Beispielsweise kostet ein Flug von Dallas (DFW) nach Helsinki (HEL) mit Finnair erwartungsgemäß 35.000 Punkte in der Economy Class oder 70.000 Punkte in der Business Class. Durch die Hinzunahme einer Verbindung nach Stockholm (ARN) steigt der Preis jedoch auf 55.000 Punkte in der Economy Class oder 110.000 Punkte in der Business Class – weit über den veröffentlichten Tarifen. Ähnliche Unstimmigkeiten treten auch auf anderen Strecken auf, etwa von Chicago (ORD) nach Madrid (MAD) mit Anschluss nach Barcelona (BCN).
Mögliche Erklärungen
Die Ursache bleibt ungewiss, es gibt jedoch zwei führende Theorien:
- Absichtliche Abwertung: Alaska Atmos Rewards wertet Partnerprämien möglicherweise stillschweigend ab. Während die Fluggesellschaft zugestimmt hat, im Rahmen der hawaiianischen Übernahme keine Punkte abzuwerten, schließt diese Vereinbarung Flüge mit Partnerfluggesellschaften aus.
- Technischer Fehler: Der Preisanstieg könnte auf einen Softwarefehler oder ein vorzeitig eingeführtes Update zurückzuführen sein. Die Fluggesellschaft bereitet möglicherweise die Einführung weiterer Prämienoptionen für mehrere Partner vor, und der Fehler könnte mit diesem Prozess zusammenhängen.
Warum das wichtig ist
Diese Situation ist besorgniserregend für Atmos Rewards-Mitglieder, die sich bei der Reiseplanung auf veröffentlichte Prämientabellen verlassen.
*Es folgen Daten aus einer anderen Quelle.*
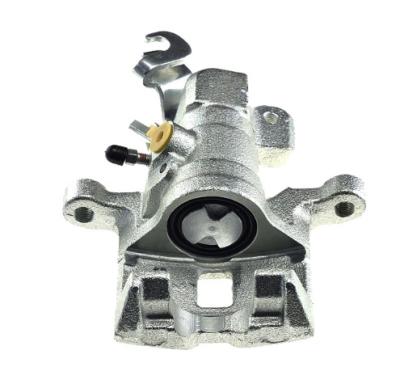 China Engine Parts Brake Calipers Carrier GJ6A-26-71XA, GJ6A-26-71XC For Mazda Left Right for sale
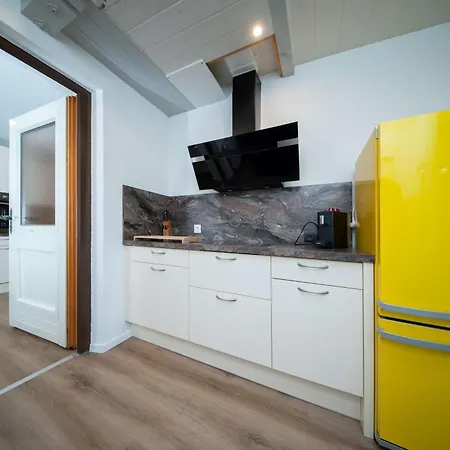 Ferienhaus2-soelden Mit Summercard Apartman *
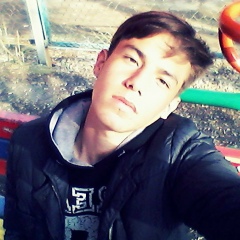 Адил Тулибаев, 01.10.1999, Алматы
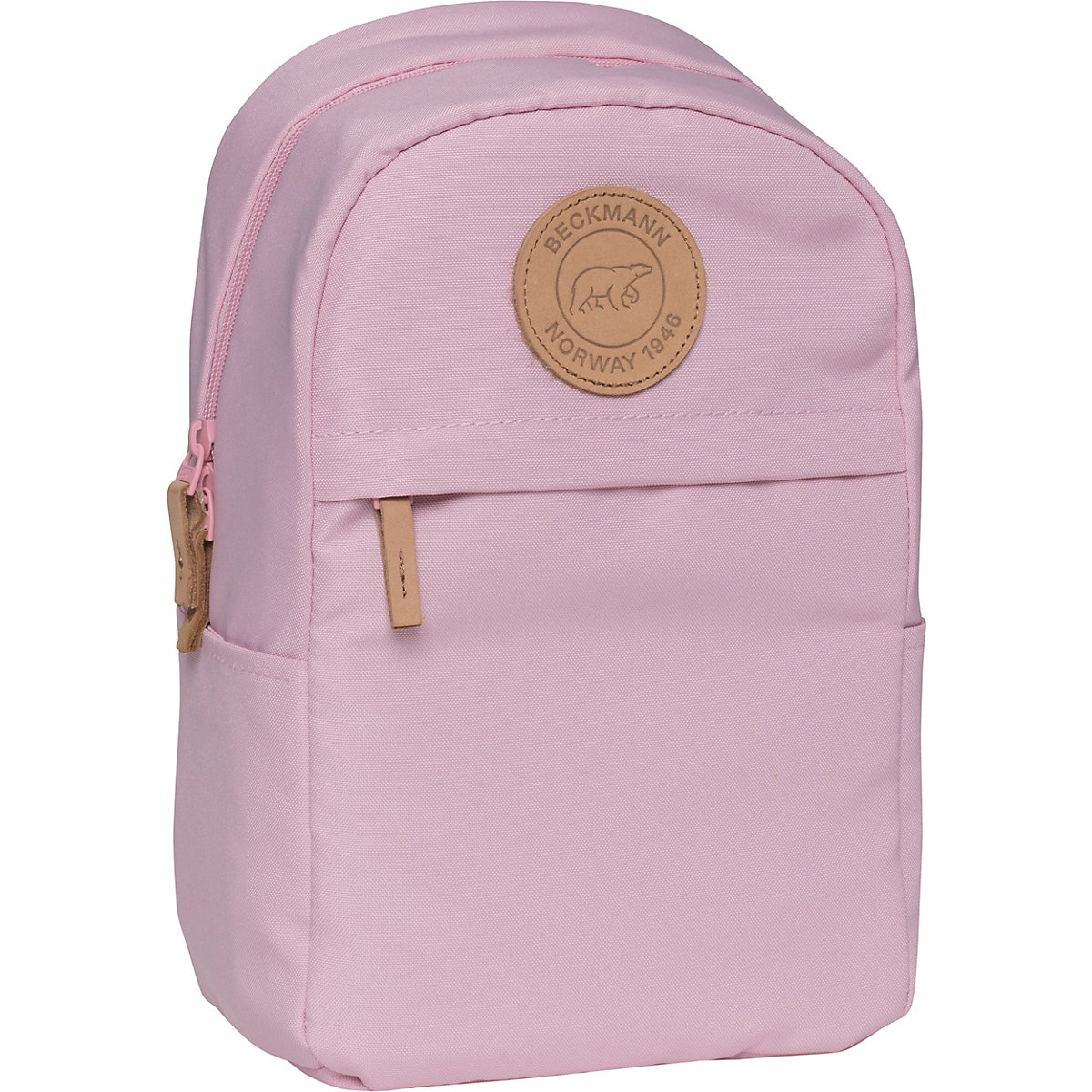 Kinderrucksack URBAN MINI light pink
Wenn die höhere Preisgestaltung beabsichtigt ist, verringert sie den Wert der gesammelten Punkte und macht Einlösungen weniger attraktiv. Die Transparenz des Programms und das Vertrauen der Mitglieder stehen auf dem Spiel.
Das Management von Atmos Rewards hat sich zu dem Problem noch nicht geäußert. Ein Update wird bereitgestellt, sobald weitere Informationen verfügbar sind. Vorerst sollten Reisende die Prämienkosten sorgfältig überprüfen, bevor sie Punkte einlösen.
Das Fazit: Die Prämienpreise scheinen für viele Märkte gestiegen zu sein, insbesondere für Partnerflüge mit Umstieg. Es bleibt unklar, ob dies Absicht oder ein Fehler ist.